__OBIETTIVO__. Sostituisci "ocean" con "sea" nelle righe del materiale a partire da quella che contiene "Is the ocean" e fino a quella che contiene "12.6 metres", e riporta solo queste righe lasciando invariato tutto il resto.

──────

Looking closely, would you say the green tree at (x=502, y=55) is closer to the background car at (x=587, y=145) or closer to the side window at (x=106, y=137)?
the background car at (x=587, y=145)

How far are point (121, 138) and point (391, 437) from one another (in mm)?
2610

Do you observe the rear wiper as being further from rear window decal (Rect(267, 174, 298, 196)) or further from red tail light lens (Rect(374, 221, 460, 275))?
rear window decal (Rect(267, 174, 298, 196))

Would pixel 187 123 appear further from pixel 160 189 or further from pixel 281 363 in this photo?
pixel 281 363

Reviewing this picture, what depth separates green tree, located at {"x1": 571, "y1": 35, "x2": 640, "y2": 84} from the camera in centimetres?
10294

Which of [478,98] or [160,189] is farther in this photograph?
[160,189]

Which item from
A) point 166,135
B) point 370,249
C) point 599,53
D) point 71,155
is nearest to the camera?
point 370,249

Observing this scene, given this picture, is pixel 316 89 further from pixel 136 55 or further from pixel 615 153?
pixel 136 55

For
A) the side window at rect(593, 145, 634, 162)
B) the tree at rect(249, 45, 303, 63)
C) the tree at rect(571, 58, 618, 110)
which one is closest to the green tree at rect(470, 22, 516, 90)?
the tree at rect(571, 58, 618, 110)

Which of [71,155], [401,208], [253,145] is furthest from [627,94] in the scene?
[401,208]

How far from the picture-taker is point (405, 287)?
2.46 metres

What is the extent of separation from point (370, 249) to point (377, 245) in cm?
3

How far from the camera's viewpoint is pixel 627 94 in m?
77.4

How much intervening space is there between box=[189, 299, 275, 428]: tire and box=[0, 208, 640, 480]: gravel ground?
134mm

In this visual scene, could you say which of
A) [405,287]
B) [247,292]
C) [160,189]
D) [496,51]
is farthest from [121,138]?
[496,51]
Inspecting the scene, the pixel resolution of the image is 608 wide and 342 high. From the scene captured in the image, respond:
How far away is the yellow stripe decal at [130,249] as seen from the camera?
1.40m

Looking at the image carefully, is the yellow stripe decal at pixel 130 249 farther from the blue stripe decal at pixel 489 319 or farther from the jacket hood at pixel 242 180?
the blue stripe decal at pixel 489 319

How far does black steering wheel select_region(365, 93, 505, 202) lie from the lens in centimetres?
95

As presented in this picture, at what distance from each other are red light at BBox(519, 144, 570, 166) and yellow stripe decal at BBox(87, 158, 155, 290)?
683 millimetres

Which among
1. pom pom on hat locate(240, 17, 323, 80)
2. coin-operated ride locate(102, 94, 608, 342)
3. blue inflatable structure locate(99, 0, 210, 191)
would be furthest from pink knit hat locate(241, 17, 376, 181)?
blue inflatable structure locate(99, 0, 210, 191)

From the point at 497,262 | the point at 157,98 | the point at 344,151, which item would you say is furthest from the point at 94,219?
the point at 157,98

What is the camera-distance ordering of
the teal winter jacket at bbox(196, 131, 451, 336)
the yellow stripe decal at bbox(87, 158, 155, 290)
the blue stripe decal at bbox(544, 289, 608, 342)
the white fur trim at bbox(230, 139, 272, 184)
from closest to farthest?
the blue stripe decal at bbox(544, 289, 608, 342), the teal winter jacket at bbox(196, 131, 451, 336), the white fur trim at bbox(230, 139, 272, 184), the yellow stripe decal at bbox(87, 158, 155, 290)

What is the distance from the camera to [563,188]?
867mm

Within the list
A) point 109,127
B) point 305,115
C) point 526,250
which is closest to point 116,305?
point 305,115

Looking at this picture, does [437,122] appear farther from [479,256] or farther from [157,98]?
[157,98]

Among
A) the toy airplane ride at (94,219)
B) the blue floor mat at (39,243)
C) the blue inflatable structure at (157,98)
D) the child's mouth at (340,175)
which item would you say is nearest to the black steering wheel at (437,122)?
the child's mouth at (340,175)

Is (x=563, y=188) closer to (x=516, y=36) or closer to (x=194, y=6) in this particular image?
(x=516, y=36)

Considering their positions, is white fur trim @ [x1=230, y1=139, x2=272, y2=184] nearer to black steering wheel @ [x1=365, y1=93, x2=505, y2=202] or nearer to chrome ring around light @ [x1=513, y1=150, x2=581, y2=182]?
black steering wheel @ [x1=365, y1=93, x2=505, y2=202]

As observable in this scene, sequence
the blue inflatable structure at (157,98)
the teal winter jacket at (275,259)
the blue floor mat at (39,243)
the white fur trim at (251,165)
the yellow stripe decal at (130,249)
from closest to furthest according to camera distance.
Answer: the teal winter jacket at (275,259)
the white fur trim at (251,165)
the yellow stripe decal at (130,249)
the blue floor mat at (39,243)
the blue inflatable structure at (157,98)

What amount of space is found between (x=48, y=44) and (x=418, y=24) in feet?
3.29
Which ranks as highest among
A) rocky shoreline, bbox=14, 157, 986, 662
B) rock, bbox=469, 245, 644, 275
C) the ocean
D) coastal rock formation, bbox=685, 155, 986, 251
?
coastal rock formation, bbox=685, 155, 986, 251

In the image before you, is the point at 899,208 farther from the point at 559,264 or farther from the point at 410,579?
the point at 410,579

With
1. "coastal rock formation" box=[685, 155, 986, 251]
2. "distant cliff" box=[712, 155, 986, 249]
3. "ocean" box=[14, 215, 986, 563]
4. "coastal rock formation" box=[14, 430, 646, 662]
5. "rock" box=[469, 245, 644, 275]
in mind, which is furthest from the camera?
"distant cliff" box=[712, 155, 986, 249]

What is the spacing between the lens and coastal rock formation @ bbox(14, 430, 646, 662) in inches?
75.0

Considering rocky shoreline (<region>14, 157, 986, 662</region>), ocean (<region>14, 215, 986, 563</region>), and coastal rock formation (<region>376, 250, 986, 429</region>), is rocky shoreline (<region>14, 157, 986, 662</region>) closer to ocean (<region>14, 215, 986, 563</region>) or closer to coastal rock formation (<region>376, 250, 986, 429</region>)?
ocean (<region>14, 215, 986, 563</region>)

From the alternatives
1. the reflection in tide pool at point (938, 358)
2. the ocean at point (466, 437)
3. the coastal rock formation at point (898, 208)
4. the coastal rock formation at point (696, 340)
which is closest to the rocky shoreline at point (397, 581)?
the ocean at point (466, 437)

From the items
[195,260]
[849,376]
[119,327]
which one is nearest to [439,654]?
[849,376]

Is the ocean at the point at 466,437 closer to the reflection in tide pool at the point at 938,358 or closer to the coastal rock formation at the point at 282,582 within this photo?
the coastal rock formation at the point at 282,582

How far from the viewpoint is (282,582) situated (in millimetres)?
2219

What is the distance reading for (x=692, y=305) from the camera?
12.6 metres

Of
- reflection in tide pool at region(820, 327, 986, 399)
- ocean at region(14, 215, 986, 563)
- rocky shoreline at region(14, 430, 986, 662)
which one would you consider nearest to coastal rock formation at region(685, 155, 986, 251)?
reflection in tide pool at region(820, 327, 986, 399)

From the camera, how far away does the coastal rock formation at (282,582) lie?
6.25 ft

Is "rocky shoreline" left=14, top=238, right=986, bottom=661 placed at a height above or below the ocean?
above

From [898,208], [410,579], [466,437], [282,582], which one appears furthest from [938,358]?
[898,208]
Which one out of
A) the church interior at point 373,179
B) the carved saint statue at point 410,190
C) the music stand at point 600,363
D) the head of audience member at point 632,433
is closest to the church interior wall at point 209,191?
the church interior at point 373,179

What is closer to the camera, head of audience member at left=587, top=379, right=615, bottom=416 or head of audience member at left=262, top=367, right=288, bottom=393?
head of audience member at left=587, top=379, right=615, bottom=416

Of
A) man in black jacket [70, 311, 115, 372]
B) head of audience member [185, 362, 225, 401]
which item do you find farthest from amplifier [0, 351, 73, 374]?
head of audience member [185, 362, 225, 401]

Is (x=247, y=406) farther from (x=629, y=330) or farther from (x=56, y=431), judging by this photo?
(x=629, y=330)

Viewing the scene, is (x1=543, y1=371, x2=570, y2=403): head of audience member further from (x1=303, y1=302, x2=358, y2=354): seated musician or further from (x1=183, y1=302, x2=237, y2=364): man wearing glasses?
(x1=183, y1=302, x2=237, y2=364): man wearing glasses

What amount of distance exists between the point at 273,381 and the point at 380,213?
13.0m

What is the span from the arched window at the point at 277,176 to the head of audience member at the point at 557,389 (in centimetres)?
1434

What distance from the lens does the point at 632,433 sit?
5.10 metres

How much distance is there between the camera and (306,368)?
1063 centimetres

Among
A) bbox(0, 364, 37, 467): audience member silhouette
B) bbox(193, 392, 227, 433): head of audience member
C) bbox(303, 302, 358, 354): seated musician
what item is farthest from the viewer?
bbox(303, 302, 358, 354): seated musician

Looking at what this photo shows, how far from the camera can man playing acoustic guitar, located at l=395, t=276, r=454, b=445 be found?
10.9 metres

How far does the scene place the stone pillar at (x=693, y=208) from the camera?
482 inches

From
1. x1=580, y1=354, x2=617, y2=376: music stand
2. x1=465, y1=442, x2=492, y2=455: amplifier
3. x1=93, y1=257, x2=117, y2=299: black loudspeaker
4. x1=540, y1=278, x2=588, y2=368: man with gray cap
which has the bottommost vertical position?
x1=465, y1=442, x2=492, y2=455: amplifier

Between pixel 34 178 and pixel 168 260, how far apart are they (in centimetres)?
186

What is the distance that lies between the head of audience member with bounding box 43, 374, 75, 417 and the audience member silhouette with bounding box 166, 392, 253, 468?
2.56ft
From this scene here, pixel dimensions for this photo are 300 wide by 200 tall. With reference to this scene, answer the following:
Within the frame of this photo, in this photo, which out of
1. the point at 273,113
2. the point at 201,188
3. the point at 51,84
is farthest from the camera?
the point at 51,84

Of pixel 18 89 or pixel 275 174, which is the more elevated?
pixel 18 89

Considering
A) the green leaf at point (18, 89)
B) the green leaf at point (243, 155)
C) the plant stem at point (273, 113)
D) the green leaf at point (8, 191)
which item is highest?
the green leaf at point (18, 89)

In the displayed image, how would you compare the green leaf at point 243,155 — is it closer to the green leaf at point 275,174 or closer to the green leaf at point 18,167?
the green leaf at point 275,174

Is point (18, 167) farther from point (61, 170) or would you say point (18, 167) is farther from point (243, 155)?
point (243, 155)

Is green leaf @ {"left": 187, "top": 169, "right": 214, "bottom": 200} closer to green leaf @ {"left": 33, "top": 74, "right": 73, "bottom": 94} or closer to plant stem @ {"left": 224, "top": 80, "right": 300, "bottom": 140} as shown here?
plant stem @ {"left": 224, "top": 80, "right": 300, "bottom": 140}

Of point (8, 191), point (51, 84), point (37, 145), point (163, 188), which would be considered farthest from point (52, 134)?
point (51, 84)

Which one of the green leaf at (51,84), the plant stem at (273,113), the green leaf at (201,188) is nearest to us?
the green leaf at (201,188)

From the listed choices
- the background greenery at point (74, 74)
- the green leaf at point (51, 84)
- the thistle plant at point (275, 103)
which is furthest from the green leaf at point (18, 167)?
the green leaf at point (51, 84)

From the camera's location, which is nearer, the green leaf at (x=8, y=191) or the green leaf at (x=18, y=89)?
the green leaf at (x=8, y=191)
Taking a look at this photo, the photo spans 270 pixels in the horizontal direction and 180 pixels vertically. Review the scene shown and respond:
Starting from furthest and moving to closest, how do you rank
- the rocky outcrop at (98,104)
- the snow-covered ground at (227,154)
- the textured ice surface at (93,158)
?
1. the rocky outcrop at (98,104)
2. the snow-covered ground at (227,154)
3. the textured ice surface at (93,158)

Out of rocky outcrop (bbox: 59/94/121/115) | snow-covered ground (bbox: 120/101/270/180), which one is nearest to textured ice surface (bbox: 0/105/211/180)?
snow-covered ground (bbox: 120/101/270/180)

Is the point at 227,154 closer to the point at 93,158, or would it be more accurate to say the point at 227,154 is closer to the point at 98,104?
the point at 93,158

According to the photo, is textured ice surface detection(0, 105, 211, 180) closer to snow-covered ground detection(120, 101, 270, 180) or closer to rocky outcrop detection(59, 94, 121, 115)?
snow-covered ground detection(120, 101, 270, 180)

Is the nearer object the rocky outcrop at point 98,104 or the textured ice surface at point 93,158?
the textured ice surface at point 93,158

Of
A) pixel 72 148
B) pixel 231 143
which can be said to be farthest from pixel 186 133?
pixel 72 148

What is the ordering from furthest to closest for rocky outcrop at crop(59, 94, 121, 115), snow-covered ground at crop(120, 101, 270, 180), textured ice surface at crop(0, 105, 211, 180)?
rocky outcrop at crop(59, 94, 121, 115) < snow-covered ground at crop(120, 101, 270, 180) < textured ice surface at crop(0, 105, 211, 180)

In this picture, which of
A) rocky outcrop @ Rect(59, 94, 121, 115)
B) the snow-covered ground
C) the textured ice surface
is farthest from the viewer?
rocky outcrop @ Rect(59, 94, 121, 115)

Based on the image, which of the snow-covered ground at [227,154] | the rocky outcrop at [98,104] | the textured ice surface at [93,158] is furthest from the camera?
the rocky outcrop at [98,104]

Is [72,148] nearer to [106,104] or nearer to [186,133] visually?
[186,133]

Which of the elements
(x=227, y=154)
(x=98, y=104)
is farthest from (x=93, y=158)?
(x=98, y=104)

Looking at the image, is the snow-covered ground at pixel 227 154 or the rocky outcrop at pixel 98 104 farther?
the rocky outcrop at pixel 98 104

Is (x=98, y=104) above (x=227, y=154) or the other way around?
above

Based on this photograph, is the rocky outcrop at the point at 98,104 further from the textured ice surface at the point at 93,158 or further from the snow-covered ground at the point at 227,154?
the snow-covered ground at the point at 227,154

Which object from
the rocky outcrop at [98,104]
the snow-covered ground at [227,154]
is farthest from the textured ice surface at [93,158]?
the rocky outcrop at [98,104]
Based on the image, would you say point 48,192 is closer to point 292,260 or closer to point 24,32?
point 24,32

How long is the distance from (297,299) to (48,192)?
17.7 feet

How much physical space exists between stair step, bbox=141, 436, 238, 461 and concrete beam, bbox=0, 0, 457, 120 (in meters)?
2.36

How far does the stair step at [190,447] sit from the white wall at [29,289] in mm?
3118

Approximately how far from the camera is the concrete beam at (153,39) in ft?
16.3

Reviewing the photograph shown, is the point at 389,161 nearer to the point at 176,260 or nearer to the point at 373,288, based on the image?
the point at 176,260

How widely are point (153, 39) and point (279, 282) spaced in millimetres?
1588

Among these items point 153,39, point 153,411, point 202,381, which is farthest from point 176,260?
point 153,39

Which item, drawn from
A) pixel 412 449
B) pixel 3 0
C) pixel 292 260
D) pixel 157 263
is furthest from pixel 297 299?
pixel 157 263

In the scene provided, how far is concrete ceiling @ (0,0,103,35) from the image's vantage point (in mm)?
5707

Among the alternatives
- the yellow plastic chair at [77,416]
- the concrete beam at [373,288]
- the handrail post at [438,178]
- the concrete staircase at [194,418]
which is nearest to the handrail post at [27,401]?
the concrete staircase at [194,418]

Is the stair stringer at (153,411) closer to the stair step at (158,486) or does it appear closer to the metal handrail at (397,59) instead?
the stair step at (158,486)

──────

__SOLUZIONE__.
Is the sea at the point at 466,437 closer to the reflection in tide pool at the point at 938,358 or closer to the coastal rock formation at the point at 282,582 within this photo?
the coastal rock formation at the point at 282,582

How far from the viewpoint is (282,582) situated (in millimetres)?
2219

What is the distance reading for (x=692, y=305) from the camera?
12.6 metres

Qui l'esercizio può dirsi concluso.